Pembalap muda dari Asia Tenggara, Veda Ega Pratama dan Hakim Danish, menjadi bintang baru yang menarik perhatian di ajang Moto3 musim 2026. Keduanya merupakan talenta muda yang diharapkan dapat memberikan dampak positif dalam kompetisi balap motor tingkat dunia. Meski ada potensi kejutan, target utama mereka adalah menunjukkan kemampuan yang luar biasa.
Indonesia dan Malaysia sama-sama mengawasi dua pembalap muda ini yang akan memulai debutnya di Grand Prix. Mereka dianggap sebagai harapan baru bagi negara masing-masing setelah sukses di berbagai kejuaraan junior. Veda (17 tahun) yang memperkuat Honda Team Asia dan Danish (18 tahun) dari FRINSA-MT Helmets-MSi memiliki kesamaan. Keduanya pernah meraih gelar juara Asia Talent Cup serta masuk tiga besar di Red Bull Rookies Cup tahun lalu. Prestasi ini menjadi yang pertama bagi negara masing-masing.
Bersama dengan Zen Mitani dari Jepang, Veda dan Danish akan menjadi wajah Asia di antara para debutan Moto3 musim 2026. Sebagai informasi, ketiganya secara berurutan menjadi juara Asia Talent Cup pada tahun 2022, 2023, dan 2024.
Jurnalis Sky Sport Italia, Rosario Triolo, memberikan analisis tentang peluang ketiga kampiun Asia Talent Cup dalam konteks para rookie di MotoGP. Menurut Triolo, Veda dan Danish termasuk dalam kelompok debutan yang sudah siap, sementara Mitani masih dalam masa pembelajaran. Alasannya, Mitani hanya setahun berlomba di Eropa, di mana sirkuit-sirkuit Eropa menguasai sebagian besar kalender Grand Prix.
Sementara itu, Veda dan Danish telah berlomba selama tiga musim dan dua musim di berbagai ajang seperti European Talent Cup, Red Bull Rookies Cup, dan JuniorGP. “Mereka siap untuk persaingan dalam grup di Moto3,” ujar Triolo. “Ekspektasi saya untuk mereka adalah mereka akan sering bersaing di zona poin.”

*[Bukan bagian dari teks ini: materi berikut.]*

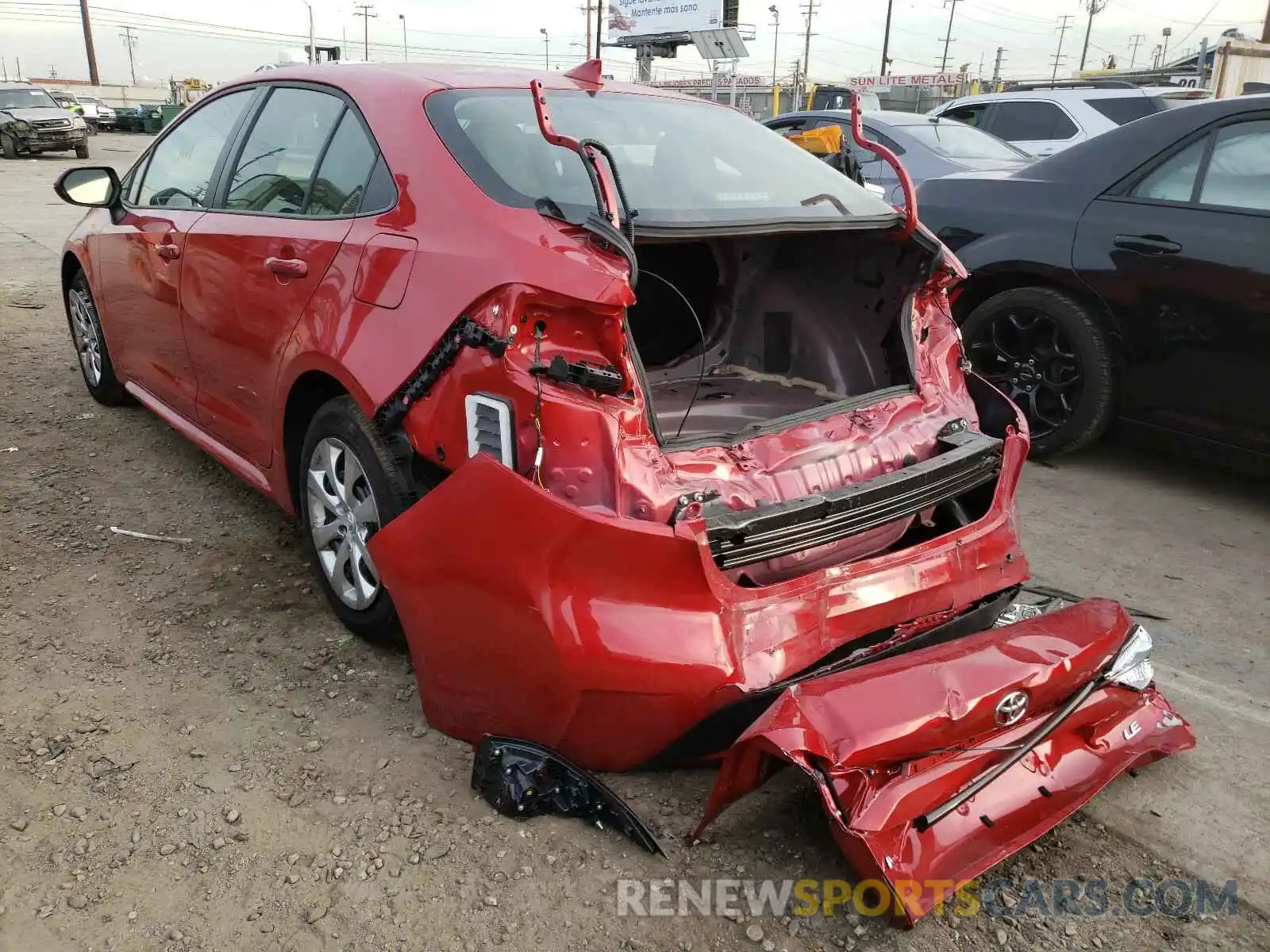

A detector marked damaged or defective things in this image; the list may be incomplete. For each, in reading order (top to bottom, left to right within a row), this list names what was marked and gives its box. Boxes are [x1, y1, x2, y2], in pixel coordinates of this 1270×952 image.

detached trunk lid [691, 604, 1194, 923]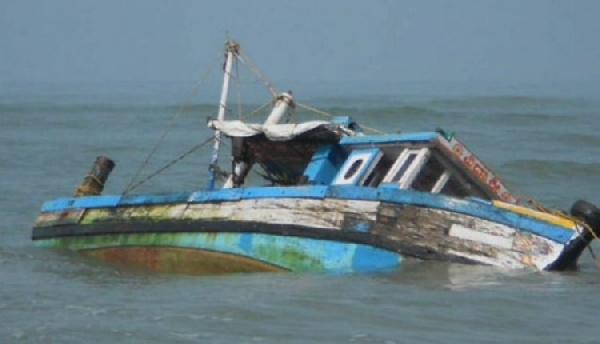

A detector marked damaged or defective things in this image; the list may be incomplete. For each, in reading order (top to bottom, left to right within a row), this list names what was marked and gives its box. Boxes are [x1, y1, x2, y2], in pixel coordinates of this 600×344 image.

damaged hull [32, 185, 580, 274]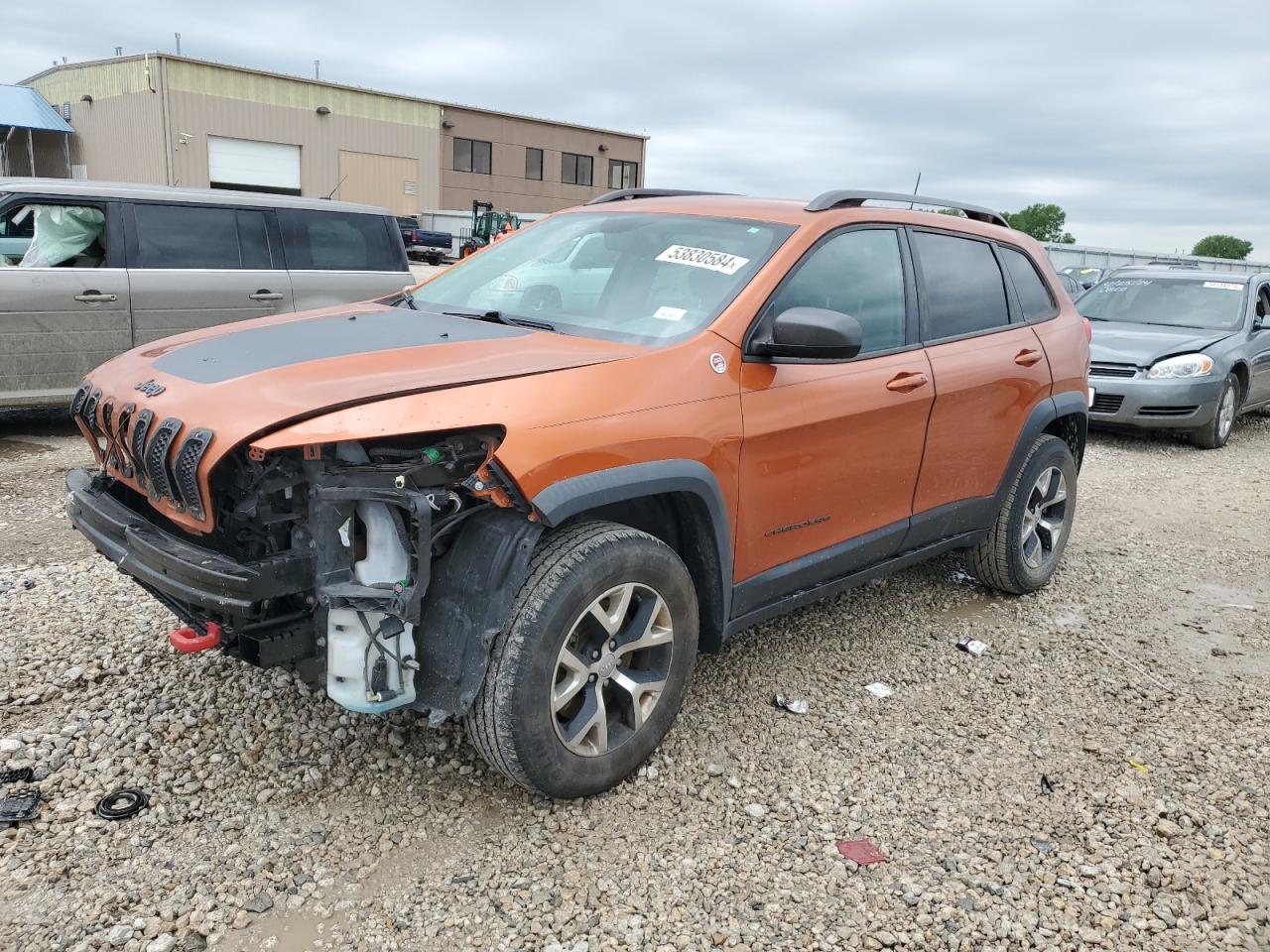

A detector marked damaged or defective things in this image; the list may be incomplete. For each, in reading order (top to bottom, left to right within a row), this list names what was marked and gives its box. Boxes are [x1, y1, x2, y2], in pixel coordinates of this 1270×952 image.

damaged front end [66, 431, 541, 721]
missing headlight opening [127, 431, 541, 721]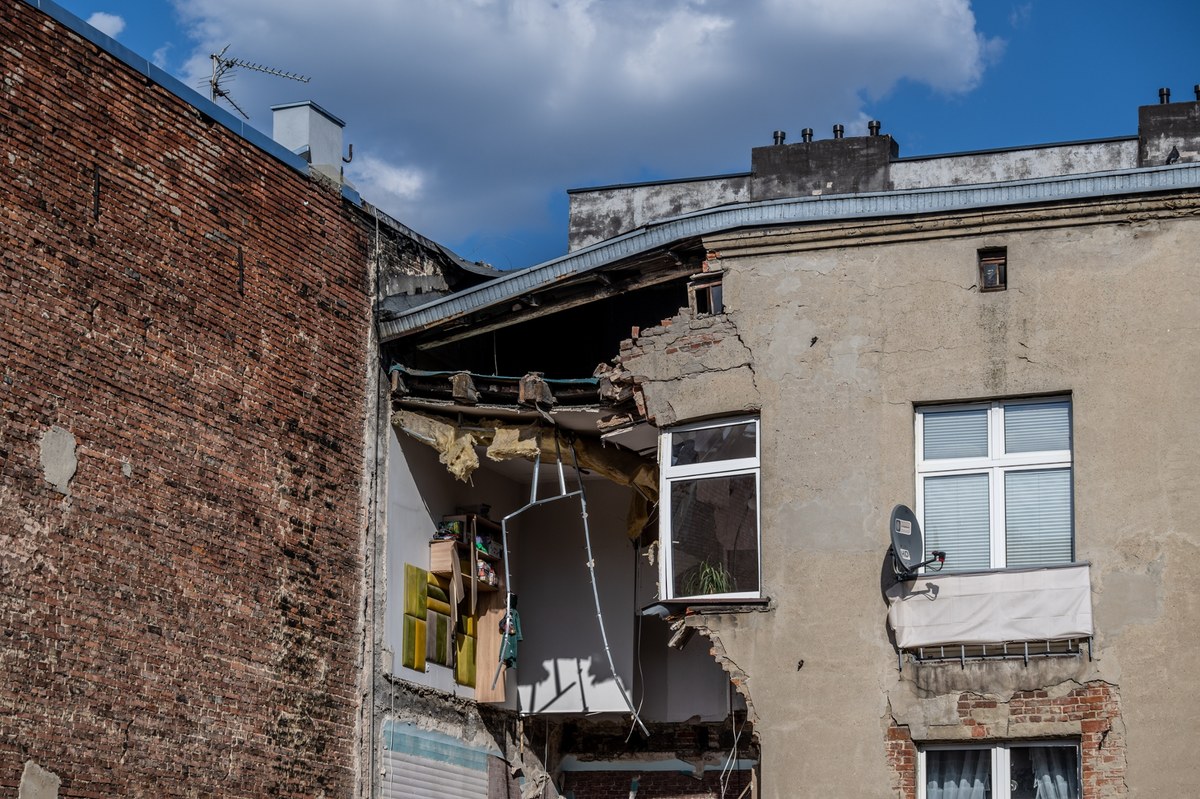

Di MotoGP, pembalap mendapatkan poin jika finis di urutan 15 besar. Meski terlihat mudah, hal ini tidaklah sederhana. Contohnya adalah Mario Suryo Aji yang kini tampil di Moto2. Super Mario hanya mampu finis di zona poin tiga kali dalam satu musim, yang merupakan rekor terbaik di Indonesia. Dengan prestasi Mario Aji yang menjadi yang pertama dari Indonesia untuk finis di 10 besar di balapan Grand Prix tahun lalu, Veda memiliki peluang untuk mengikuti jejaknya.
Triolo melihat Veda dan Danish bisa terlibat dalam persaingan di grup terdepan. Persaingan di Moto3 sangat ketat, dengan rombongan besar pembalap yang berebut podium. Namun, bertahan hingga akhir akan menjadi tantangan besar bagi keduanya.
Veda telah menunjukkan kemampuannya untuk berada di grup depan dari lomba ke lomba hingga debutnya di JuniorGP. Meskipun begitu, di ajang yang mirip dengan Moto3, Veda seringkali kalah di lap-lap akhir, sehingga posisi empat menjadi hasil terbaiknya.
Triolo juga menyebutkan peluang lain bagi Veda dan Danish ketika cuaca ikut berpengaruh. Pembalap Asia dikenal unjuk gigi di lintasan basah. “Mereka bisa bersaing di grup terdepan untuk setengah durasi balapan,” katanya. “Selain itu, mereka bisa membuat beberapa ledakan, yaitu posisi lima besar.”
“Beberapa hasil lima besar untuk Veda Pratama dan beberapa hasil lima besar lainnya dari Hakim Danish. Saya juga tidak akan terkejut jika kondisi cuaca menguntungkan mereka. Saya memperkirakan mereka dapat membuat perbedaan jika menemukan kondisi yang tepat.”
Adapun debutan Moto3 yang dinilai memiliki peluang meraih kemenangan sejak awal adalah Brian Uriarte (Red Bull KTM Ajo/17) dan Marco Morelli (CFMoto Aspar/18). Sedangkan Rico Salmela (Red Bull KTM Tech3/18), Casey O’Gorman (SIC58/18), dan Jesus Rios (Rivacold Snipers/18) dinilai bisa meraih beberapa hasil podium.